BitPixie Vulnerability Bypasses BitLocker Disk Encryption
Researchers at SySS GmbH have disclosed a critical vulnerability in the Windows Boot Manager dubbed BitPixie. The flaw permits attackers to bypass BitLocker protections and attain full administrative access to a system. At the heart of the issue lies PXE—the network boot mechanism that allows a machine to load an operating system over the network without a local disk or USB device.
PXE supports a special “soft reboot” mode in which the machine does not power down fully but simply restarts the boot process, leaving fragments of data resident in RAM. Those remnants include BitLocker encryption material, and that residual data is precisely what the exploit harvests. The vulnerability affects a broad range of devices produced between 2005 and 2022.

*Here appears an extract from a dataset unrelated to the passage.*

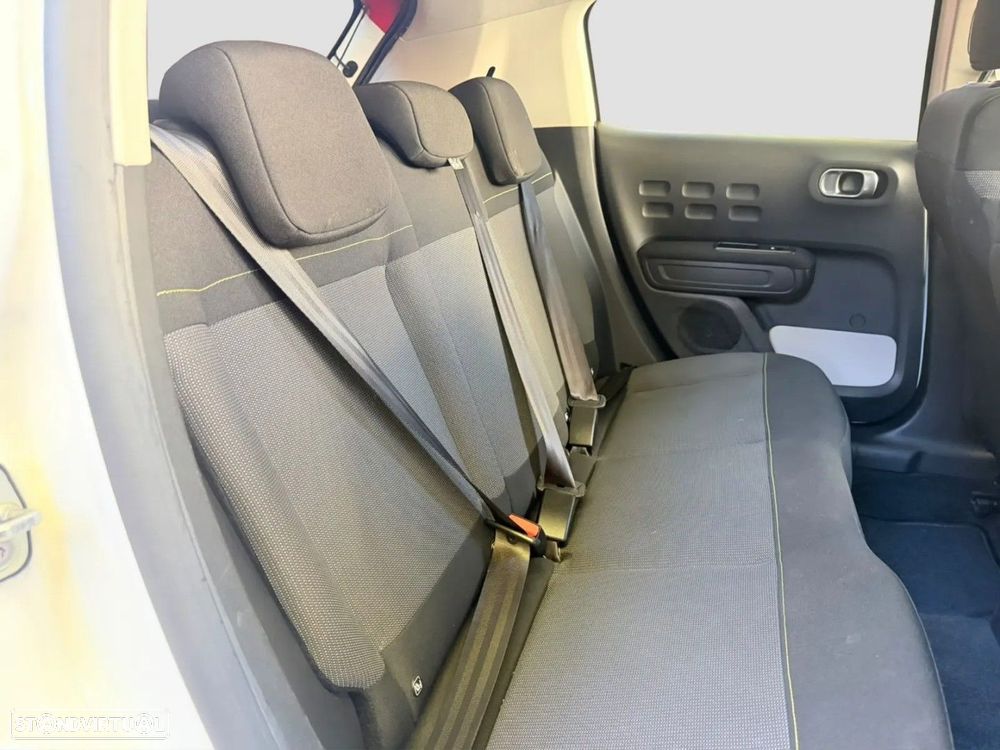 Citroën C3 1.2 PureTech Shine EAT6 - 14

Although Microsoft has patched the Boot Manager in recent releases, attackers can still mount a downgrade attack, loading an older, vulnerable Boot Manager image. To locate the key in memory, the exploit scans for the signature “-FVE-FS-“, which marks the beginning of the BitLocker area. Extracting the 32-byte Volume Master Key (VMK) wholly defeats the disk encryption and grants access to the protected partition.
The attack proceeds in two stages: first a specially crafted BCD file is prepared and tailored to the target device; then the victim is booted via PXE, allowing BitLocker to be bypassed even when pre-boot authentication and a PIN are enabled. Tests demonstrate the method succeeds when the adversary knows the PIN and correctly handles variations in how keys are arranged in memory. Once the VMK is recovered, an attacker can alter accounts on the encrypted volume—using tools such as chntpw—effectively seizing complete control.
A full exploit demonstration was presented by researcher Thomas Lambertz at the 38C3 conference, showing direct read/write access to a BitLocker volume and underscoring the practical severity of the threat. The flaw enables privilege escalation even for local users of limited ability if the BitLocker PIN is known.
Microsoft addressed the issue with update KB5025885 (May 2023), replacing the legacy 2011 Microsoft signing certificate with the Windows UEFI CA 2023 certificate. This move blocks the loading of outdated Boot Manager versions and prevents exploitation via component substitution. The update also accounts for the old certificate’s expiry in 2026, safeguarding systems beyond the certificate’s retirement. Absent installation of this update, however, devices remain susceptible to BitPixie and can be completely compromised.